--- Tasks for this exercise ---
• A. Answer these questions from the Badgerdog post:
(i) What grade is Zakary in?
(ii) What colors is the stormtrooper's dress?
(iii) Which university will Amy Butcher join this fall?
• B. In the Badgerdog post, update the stretch from "Amy Butcher is" through "Hobart, among others." by replacing "managing editor" with "fiction editor".

Today we continue our series of responses to Badgerdog writers’ poems and stories with “The Stormtrooper’s Satin,” by Zakary, a fourth grader at Metz Elementary. The tone of this poem, the darkness lurking, the conflict that ends in never going to the moon, is perfectly rendered in Amy Butcher’s recording.
The Stormtrooper’s Satin
The stormtrooper wears a satin dress and wants to be the man on the moon. He wants to know how it feels to be in space. But the problem is the government won’t let him be the man on the moon because the dress is so hideous. It’s purple and pink, and he’s kind of old (eighty-one) and wrinkly and very tall. The government tells him to take off the dress, and they’ll let him be the man on the moon. So he takes it off. But it grows back because it got so stuck to him because the dress thought he would look good in it. He gets so tired of it, he sets himself on fire. After the fire’s over, the dress finally comes off, but the stormtrooper’s dead! So there’s a funeral, and people, looking very curious, ask why he’s dead. They find out it’s because the government didn’t let him go to the moon.
Zakary, fourth grade, Metz Elementary School
Zakary was in a Badgerdog workshop during the 2010–2011 school year at Metz Elementary.
Amy Butcher is a recent graduate of the Nonfiction Writing Program at the University of Iowa and will join Colgate University this fall as the 2012–2013 Olive B. O’Connor fellow. She’s the managing editor for Defunct Magazine and her recent work has appeared or is forthcoming in the Indiana Review, the Colorado Review, Brevity and Hobart, among others.

--- Supplied data ---

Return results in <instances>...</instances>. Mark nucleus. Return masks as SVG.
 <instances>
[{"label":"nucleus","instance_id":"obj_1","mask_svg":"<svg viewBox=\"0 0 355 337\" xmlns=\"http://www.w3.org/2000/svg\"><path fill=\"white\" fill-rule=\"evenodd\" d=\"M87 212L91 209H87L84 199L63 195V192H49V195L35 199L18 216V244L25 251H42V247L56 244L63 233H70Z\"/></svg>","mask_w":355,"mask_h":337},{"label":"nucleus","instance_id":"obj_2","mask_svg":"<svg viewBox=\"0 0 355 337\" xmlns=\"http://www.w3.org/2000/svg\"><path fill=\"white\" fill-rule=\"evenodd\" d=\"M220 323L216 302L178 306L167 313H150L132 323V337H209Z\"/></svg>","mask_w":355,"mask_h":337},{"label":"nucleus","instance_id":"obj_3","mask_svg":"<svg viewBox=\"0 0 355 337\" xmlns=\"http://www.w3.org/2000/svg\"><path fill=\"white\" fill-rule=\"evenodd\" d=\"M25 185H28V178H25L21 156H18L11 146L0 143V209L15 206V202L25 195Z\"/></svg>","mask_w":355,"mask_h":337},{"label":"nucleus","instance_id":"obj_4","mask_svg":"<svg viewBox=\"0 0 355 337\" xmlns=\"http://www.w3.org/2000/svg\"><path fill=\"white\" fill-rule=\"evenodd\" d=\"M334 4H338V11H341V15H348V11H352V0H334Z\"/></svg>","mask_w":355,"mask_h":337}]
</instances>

--- Solved tasks ---
• A.
(i) Fourth grade
(ii) Purple and pink
(iii) Colgate University

• B.
Amy Butcher is a recent graduate of the Nonfiction Writing Program at the University of Iowa and will join Colgate University this fall as the 2012–2013 Olive B. O’Connor fellow. She’s the fiction editor for Defunct Magazine and her recent work has appeared or is forthcoming in the Indiana Review, the Colorado Review, Brevity and Hobart, among others.